#### Input data:
+===+

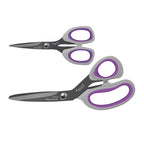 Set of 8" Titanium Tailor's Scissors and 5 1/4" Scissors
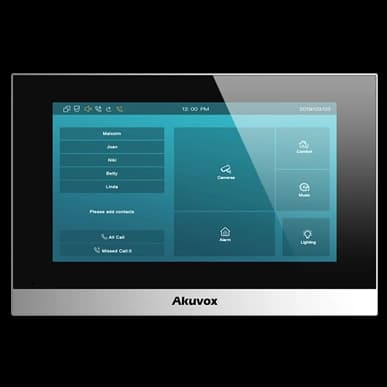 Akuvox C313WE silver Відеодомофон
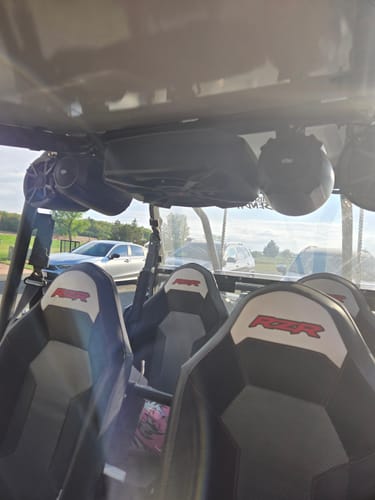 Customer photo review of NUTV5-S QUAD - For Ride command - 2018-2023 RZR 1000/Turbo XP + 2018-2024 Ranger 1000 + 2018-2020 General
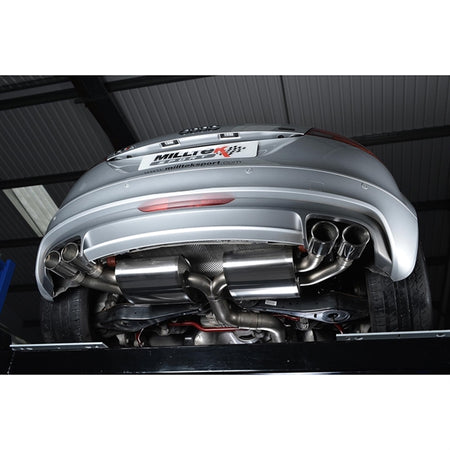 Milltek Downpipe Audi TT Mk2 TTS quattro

+===+

#### About this exercise:
Restate exactly the lines that start at the "Akuvox C313WE silver Відеодомофон" line and end with the last line of the material above, leaving out the pictures.

#### Exercise response:
 Akuvox C313WE silver Відеодомофон
 Customer photo review of NUTV5-S QUAD - For Ride command - 2018-2023 RZR 1000/Turbo XP + 2018-2024 Ranger 1000 + 2018-2020 General
 Milltek Downpipe Audi TT Mk2 TTS quattro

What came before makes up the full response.